Interactive Configuration

The init process guides you through several configuration options:

  1. Project Name: Set a name for your biotope project
  2. Git Integration: Choose whether to initialize Git version control
  3. Knowledge Graph: Optionally install a knowledge graph for enhanced data management
  4. Output Format: Select output format (only shown if knowledge graph is enabled)
  5. Project Metadata: Collect project-level metadata for annotation pre-filling

Project-Level Metadata Collection

During initialization, you can optionally collect project-level metadata that will be used to pre-fill annotation fields:

  • Description: Brief description of the project and its purpose
  • URL: Project homepage, repository, or documentation URL
  • Creator: Name and contact information of the project maintainer
  • License: Data usage license (e.g., MIT, CC-BY, etc.)
  • Citation: How to cite the project or dataset

This metadata is stored in .biotope/config/biotope.yaml and automatically loaded when using biotope annotate edit.
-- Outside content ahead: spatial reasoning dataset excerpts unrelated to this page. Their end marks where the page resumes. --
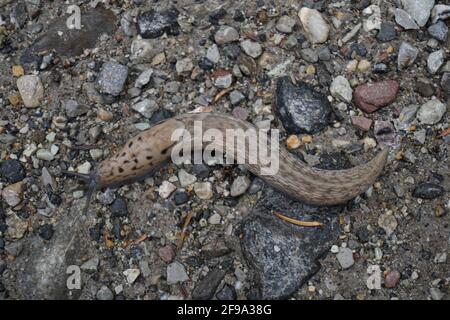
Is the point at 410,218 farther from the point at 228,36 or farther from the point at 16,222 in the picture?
the point at 16,222

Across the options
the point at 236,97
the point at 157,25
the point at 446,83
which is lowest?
the point at 446,83

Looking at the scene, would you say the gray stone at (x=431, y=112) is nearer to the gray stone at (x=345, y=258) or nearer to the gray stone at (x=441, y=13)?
the gray stone at (x=441, y=13)

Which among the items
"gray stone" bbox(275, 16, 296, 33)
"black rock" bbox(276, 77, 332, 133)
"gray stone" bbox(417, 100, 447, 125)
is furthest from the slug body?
"gray stone" bbox(275, 16, 296, 33)

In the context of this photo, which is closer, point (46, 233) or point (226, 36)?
point (46, 233)

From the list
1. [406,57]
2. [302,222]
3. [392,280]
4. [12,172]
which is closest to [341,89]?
[406,57]

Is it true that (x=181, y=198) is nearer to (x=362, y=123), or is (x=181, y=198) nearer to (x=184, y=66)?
(x=184, y=66)

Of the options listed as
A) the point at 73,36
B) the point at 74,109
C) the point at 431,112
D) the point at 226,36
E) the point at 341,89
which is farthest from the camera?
the point at 73,36

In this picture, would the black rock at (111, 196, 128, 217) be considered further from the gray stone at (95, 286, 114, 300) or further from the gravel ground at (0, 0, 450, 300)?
the gray stone at (95, 286, 114, 300)

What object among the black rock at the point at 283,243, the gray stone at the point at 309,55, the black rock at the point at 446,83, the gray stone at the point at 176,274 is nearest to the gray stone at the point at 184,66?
the gray stone at the point at 309,55
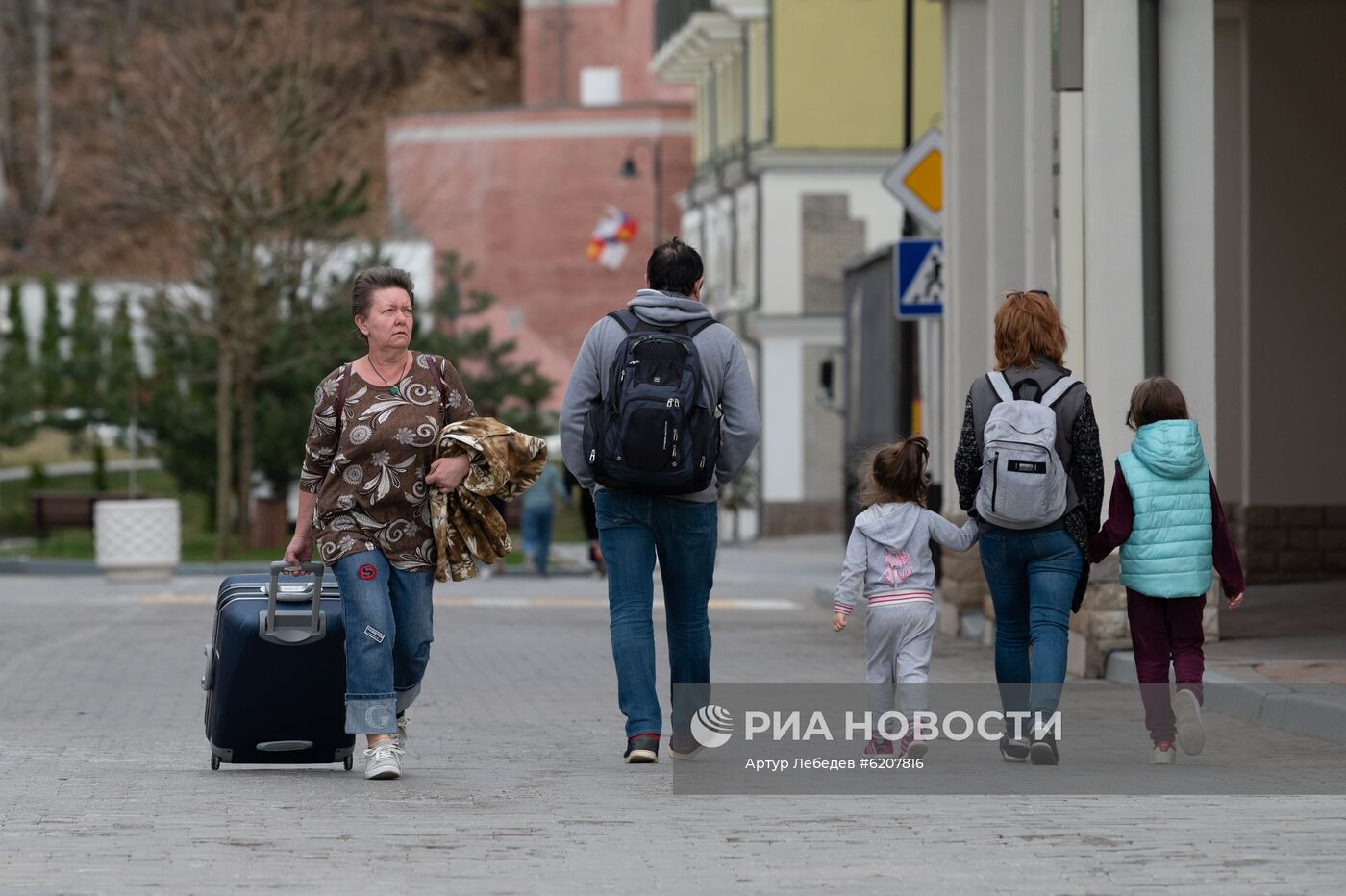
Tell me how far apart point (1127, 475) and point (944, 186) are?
8.05 meters

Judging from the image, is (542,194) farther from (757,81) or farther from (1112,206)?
(1112,206)

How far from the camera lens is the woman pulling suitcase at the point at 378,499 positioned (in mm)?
8297

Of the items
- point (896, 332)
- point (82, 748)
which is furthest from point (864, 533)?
point (896, 332)

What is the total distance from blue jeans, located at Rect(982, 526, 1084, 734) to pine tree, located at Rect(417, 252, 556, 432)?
104 feet

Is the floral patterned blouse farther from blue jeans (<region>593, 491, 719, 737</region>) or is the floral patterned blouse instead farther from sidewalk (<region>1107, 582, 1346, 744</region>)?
sidewalk (<region>1107, 582, 1346, 744</region>)

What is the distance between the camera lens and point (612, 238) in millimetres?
63188

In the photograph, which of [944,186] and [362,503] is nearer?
[362,503]

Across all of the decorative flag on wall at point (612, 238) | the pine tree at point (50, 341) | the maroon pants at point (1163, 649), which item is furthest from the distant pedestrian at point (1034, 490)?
the decorative flag on wall at point (612, 238)

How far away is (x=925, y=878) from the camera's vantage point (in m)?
6.39

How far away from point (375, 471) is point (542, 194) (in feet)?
189

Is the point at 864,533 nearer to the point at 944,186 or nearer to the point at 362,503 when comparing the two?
the point at 362,503

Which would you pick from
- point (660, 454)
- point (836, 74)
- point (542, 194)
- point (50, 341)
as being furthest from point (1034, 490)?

Conditional Output Format Selection

The output format selection is only presented if you choose to install a knowledge graph, as it's only relevant for knowledge graph functionality.

Usage

biotope init [OPTIONS]

Options

  • --dir, -d: Directory to initialize biotope project in (default: current directory)

Example

# Initialize in current directory
biotope init

# Initialize in specific directory
biotope init --dir /path/to/project

Configuration File Structure

The initialization creates a .biotope/config/biotope.yaml file with the following structure:

version: "1.0"
croissant_schema_version: "1.0"
default_metadata_template: "scientific"
data_storage:
  type: "local"
  path: "data"
checksum_algorithm: "sha256"
auto_stage: true
commit_message_template: "Update metadata: {description}"

# Project information (consolidated from internal metadata)
project_info:
  name: "my-project"
  created_at: "2024-01-01T00:00:00Z"
  biotope_version: "0.1.0"
  last_modified: "2024-01-01T00:00:00Z"
  builds: []
  knowledge_sources: []

# Project-level metadata for annotation pre-fill
project_metadata:
  description: "Project description"
  url: "https://example.com/project"
  creator:
    name: "John Doe"
    email: "john@example.com"
  license: "MIT"
  citation: "Doe, J. (2024). Project Title. Journal Name."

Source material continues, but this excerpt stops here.